>> begin Supplied material

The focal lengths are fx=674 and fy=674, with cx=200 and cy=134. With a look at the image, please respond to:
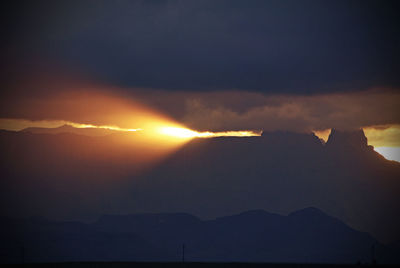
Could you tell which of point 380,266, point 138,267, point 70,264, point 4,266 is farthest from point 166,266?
point 380,266

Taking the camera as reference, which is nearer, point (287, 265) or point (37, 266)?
point (37, 266)

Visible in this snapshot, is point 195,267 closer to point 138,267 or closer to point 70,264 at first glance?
point 138,267

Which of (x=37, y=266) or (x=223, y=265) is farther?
(x=223, y=265)

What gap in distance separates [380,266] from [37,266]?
62460 millimetres

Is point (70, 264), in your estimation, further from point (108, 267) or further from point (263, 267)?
point (263, 267)

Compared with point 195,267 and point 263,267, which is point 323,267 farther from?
point 195,267

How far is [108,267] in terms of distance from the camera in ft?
386

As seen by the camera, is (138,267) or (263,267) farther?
(263,267)

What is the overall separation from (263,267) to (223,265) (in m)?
8.27

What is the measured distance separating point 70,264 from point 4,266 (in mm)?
12294

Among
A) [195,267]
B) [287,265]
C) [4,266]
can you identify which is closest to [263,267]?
[287,265]

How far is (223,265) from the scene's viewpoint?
129 metres

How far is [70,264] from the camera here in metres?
121

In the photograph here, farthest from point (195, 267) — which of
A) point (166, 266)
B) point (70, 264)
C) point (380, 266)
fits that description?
point (380, 266)
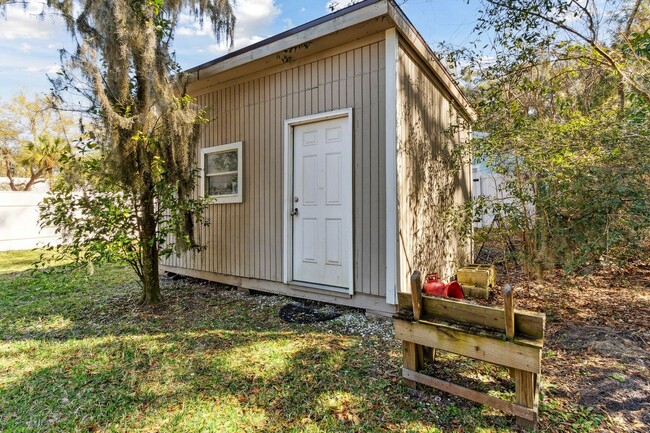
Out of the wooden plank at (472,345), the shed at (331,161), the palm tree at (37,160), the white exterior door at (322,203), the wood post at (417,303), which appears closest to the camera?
the wooden plank at (472,345)

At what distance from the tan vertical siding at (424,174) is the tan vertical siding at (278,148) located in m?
0.25

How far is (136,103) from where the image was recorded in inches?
135

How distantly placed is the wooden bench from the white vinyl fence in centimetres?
1058

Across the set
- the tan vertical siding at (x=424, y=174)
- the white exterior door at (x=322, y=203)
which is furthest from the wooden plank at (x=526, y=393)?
the white exterior door at (x=322, y=203)

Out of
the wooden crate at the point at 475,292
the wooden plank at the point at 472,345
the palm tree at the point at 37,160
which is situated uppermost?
the palm tree at the point at 37,160

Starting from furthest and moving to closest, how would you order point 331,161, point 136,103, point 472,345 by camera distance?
point 331,161
point 136,103
point 472,345

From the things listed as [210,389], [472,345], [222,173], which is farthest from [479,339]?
[222,173]

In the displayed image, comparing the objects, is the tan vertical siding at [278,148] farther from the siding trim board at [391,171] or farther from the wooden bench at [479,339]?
the wooden bench at [479,339]

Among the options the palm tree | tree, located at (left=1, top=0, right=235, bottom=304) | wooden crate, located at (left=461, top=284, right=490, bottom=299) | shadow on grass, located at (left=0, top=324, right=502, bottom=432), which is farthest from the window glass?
the palm tree

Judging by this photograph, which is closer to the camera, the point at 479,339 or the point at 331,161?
the point at 479,339

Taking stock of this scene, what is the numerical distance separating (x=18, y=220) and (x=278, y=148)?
9.71m

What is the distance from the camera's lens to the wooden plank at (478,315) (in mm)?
1684

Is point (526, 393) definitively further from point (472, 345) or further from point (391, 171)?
point (391, 171)

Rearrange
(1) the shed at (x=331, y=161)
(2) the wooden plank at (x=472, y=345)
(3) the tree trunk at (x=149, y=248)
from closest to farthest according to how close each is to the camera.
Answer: (2) the wooden plank at (x=472, y=345), (1) the shed at (x=331, y=161), (3) the tree trunk at (x=149, y=248)
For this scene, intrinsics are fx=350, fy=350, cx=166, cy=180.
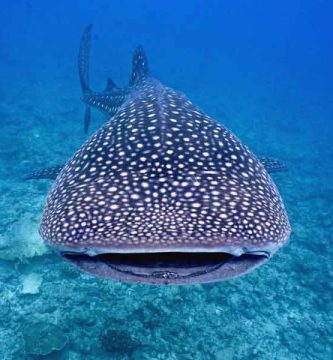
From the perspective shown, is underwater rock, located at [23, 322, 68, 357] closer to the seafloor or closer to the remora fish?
the seafloor

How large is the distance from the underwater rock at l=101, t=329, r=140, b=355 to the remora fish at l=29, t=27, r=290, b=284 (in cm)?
359

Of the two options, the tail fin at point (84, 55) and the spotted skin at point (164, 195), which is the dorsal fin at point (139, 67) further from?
the spotted skin at point (164, 195)

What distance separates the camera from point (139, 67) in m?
8.85

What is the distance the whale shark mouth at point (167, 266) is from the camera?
2.88 meters

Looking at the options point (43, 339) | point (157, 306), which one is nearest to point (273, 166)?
point (157, 306)

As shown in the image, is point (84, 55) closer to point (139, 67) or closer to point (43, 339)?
point (139, 67)

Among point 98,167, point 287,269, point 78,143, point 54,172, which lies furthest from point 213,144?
point 78,143

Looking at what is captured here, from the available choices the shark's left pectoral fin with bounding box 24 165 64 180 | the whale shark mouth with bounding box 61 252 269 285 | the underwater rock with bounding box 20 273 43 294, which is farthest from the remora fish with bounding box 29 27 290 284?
the underwater rock with bounding box 20 273 43 294

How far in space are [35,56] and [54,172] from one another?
2219 inches

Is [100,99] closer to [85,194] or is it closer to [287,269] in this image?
[287,269]

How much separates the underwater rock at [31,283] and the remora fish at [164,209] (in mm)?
4243

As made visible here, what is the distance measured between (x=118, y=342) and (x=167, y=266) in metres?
3.83

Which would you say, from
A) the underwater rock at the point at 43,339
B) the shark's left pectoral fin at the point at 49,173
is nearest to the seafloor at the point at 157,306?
the underwater rock at the point at 43,339

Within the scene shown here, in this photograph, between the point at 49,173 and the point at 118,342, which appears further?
the point at 49,173
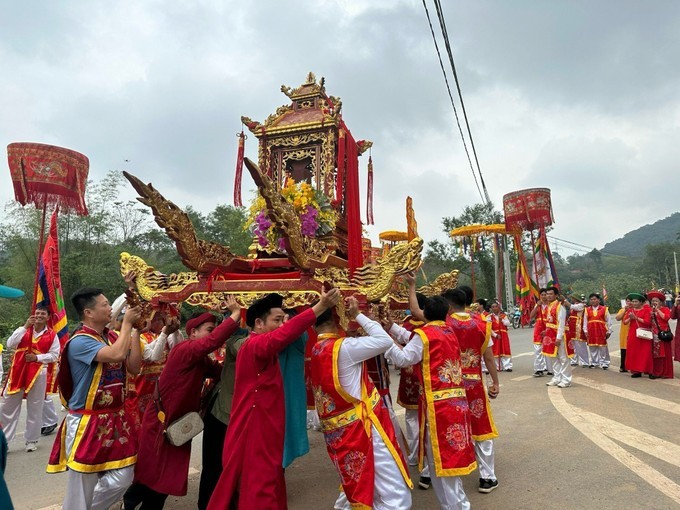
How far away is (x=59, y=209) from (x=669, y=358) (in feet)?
37.7

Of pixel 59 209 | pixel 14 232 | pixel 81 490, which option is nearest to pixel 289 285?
pixel 81 490

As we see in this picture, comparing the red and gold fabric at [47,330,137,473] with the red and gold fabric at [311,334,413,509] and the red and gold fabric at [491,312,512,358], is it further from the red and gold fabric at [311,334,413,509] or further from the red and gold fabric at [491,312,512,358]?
the red and gold fabric at [491,312,512,358]

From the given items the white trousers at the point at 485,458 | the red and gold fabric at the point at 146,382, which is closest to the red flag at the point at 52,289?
the red and gold fabric at the point at 146,382

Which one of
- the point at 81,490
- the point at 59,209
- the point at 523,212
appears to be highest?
the point at 523,212

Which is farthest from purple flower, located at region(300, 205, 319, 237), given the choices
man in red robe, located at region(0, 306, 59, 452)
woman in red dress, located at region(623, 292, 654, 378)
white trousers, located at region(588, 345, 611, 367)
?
white trousers, located at region(588, 345, 611, 367)

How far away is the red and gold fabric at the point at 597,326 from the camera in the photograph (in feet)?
33.3

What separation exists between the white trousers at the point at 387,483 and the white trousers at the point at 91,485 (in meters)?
1.66

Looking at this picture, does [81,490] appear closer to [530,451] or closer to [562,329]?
[530,451]

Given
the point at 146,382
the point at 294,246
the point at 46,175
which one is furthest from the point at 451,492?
the point at 46,175

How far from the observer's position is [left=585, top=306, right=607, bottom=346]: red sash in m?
10.1

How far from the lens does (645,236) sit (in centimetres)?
14838

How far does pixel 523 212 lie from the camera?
1686cm

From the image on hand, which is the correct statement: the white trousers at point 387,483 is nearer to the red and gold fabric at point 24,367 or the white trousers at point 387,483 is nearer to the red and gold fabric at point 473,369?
the red and gold fabric at point 473,369

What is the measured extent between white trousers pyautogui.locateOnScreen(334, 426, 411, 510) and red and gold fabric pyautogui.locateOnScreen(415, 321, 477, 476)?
446 mm
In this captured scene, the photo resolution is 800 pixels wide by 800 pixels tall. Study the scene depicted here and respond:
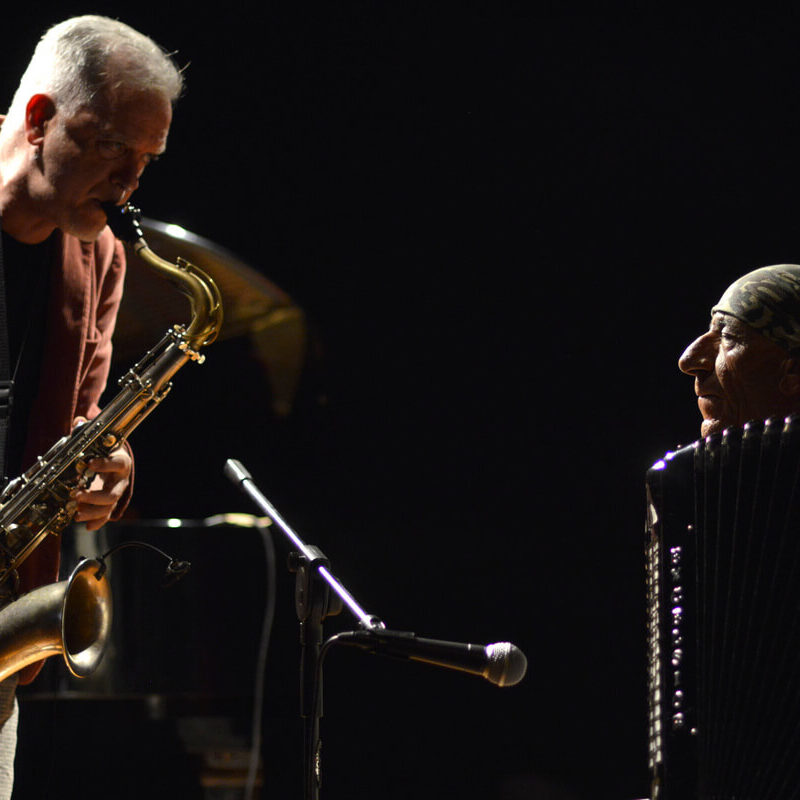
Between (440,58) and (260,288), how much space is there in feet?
3.55

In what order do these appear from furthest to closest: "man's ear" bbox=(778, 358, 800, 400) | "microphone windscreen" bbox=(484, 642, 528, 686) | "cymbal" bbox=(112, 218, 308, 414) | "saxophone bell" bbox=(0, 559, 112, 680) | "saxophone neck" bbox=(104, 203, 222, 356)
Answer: "cymbal" bbox=(112, 218, 308, 414), "saxophone neck" bbox=(104, 203, 222, 356), "saxophone bell" bbox=(0, 559, 112, 680), "man's ear" bbox=(778, 358, 800, 400), "microphone windscreen" bbox=(484, 642, 528, 686)

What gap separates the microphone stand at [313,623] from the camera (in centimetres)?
158

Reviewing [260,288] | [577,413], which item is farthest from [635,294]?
[260,288]

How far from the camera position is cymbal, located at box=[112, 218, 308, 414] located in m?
3.50

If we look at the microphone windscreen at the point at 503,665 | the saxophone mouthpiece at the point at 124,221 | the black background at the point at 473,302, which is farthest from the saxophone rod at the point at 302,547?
the black background at the point at 473,302

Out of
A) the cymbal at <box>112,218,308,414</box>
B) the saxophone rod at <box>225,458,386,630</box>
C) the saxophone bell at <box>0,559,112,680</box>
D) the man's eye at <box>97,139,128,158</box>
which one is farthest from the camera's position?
the cymbal at <box>112,218,308,414</box>

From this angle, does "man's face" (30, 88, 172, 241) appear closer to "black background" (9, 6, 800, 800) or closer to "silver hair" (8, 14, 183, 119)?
"silver hair" (8, 14, 183, 119)

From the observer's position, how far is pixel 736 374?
1925 mm

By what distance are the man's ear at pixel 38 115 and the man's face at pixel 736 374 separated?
144 cm

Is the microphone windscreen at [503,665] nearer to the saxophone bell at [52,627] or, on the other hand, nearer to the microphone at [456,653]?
the microphone at [456,653]

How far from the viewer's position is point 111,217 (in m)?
2.28

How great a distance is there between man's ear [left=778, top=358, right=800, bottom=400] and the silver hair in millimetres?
1442

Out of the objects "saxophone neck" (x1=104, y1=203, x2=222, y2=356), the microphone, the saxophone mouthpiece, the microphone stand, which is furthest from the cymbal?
the microphone

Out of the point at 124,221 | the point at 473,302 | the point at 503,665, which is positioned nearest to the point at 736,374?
the point at 503,665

>> end Supplied material

Quote exactly the line containing "What gap separates" and every later line through the end of the listing, and no other lines.

What gap separates the microphone stand at [313,623] from the camera (in centimetres)?
158

Reviewing [260,288] | [577,413], which item is farthest from [635,294]?
[260,288]

How far from the camera position is cymbal, located at box=[112, 218, 308, 414] located in m?
3.50

If we look at the microphone windscreen at the point at 503,665 | the saxophone mouthpiece at the point at 124,221 | the black background at the point at 473,302, which is farthest from the saxophone rod at the point at 302,547?
the black background at the point at 473,302

Out of
A) the cymbal at <box>112,218,308,414</box>
B) the saxophone rod at <box>225,458,386,630</box>
C) the saxophone bell at <box>0,559,112,680</box>
D) the man's eye at <box>97,139,128,158</box>
which one is farthest from the camera's position?
the cymbal at <box>112,218,308,414</box>

From this angle, does "man's face" (30, 88, 172, 241) appear closer to "black background" (9, 6, 800, 800) or closer to "silver hair" (8, 14, 183, 119)?
"silver hair" (8, 14, 183, 119)

From the observer's position, how far is pixel 736 374?
1925 mm

By what distance are the man's ear at pixel 38 115 and the man's face at pixel 736 374 separated?
144 cm

Is the microphone windscreen at [503,665] nearer to the saxophone bell at [52,627] or, on the other hand, nearer to the microphone at [456,653]?
the microphone at [456,653]

How far from the viewer's position is point 111,217 (in m)?
2.28

How great a distance is there between man's ear [left=778, top=358, right=800, bottom=400] and the silver hair in millimetres?
1442

Out of the objects "saxophone neck" (x1=104, y1=203, x2=222, y2=356), the microphone, the saxophone mouthpiece, the microphone stand, which is furthest from the cymbal?
the microphone

Out of the point at 124,221 | the point at 473,302 | the point at 503,665, which is positioned nearest to the point at 736,374?
the point at 503,665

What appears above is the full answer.